- Genres: Rock, Pop rock
- Occupation: Musician
- Instruments: Drums, percussion

= David Perper =

American drummer

David Perper is an American drummer. Since 1970, David has played and recorded with national and local Bay Area artists and bands including Kingfish, the New Riders of the Purple Sage, Jesse Colin Young, the Youngbloods, the Mamas & the Papas, the Hoodoo Rhythm Devils, the Rowan Brothers, Peter Rowan and the Free Mexican Air Force, the Sounds of San Francisco (featuring John Cippolina, Greg Douglas, Alex Ligertwood, and David Margen), Lamb, Steve Seskin, Bill Cutler, Barry Flast and Trouble, David Denny, Chris Michie and Andy Kulberg, Rahni Raines, Joe Christmas, and Big Bang Beat. Perper lives in San Francisco.

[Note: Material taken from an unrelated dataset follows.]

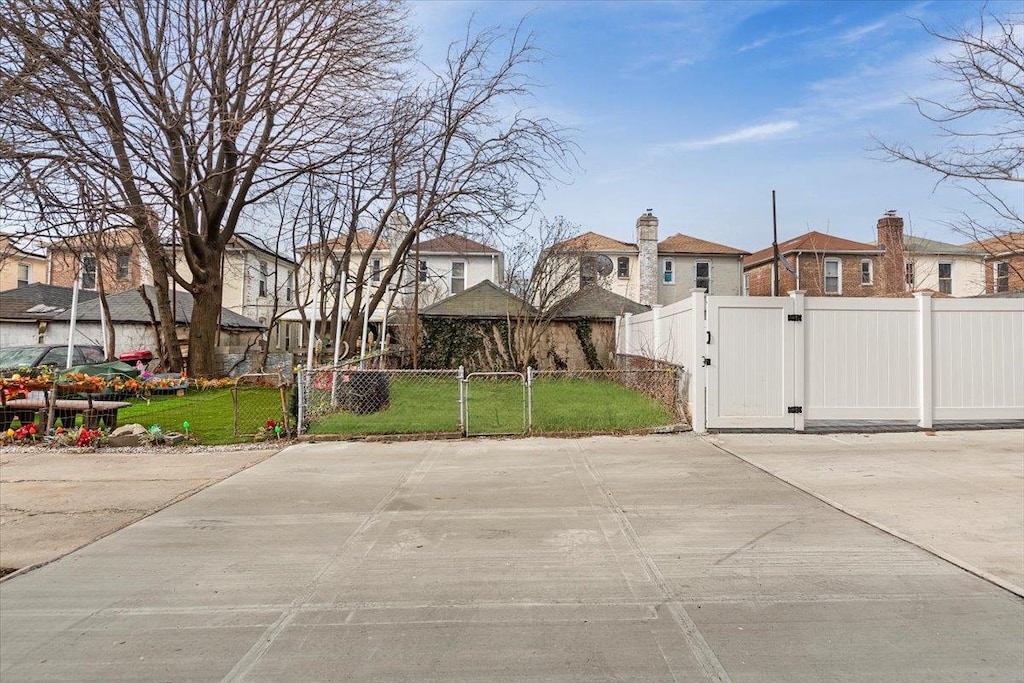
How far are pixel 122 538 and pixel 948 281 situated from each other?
1552 inches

He played for the California band Pablo Cruise to replace founding drummer Steve Price. Perper was aboard in 1983 for their last album for A&M Records, Out of Our Hands, although Price played on two songs. He then departed in 1984 as the original members of the band briefly reunited in 1985-1986 before disbanding altogether. Perper then joined a brief (1984–85) reunion of The Youngbloods, toured with Jesse Colin Young, and is known to have played as a substitute drummer for The Rhythm Rockers (Robert Valdez, guitar; Gil Roman, bass and lead vocals) c. 1990, for one gig at the now defunct Pat O'Shea's Mad Hatter on Geary Boulevard in San Francisco. In 1986, David formed the City Section featuring ex-Santana members Alex Ligertwood and David Margen, Nate Ginsberg, and Jerry Cortez.

David Perper was at times a member of the band Kingfish, playing in versions of the band that sometimes included Bob Weir of the Grateful Dead.
Perper played with John Cipollina in The Sounds of San Francisco c. 1986.
From 2011 through October 2016, David was a member of the Daniel Castro Band.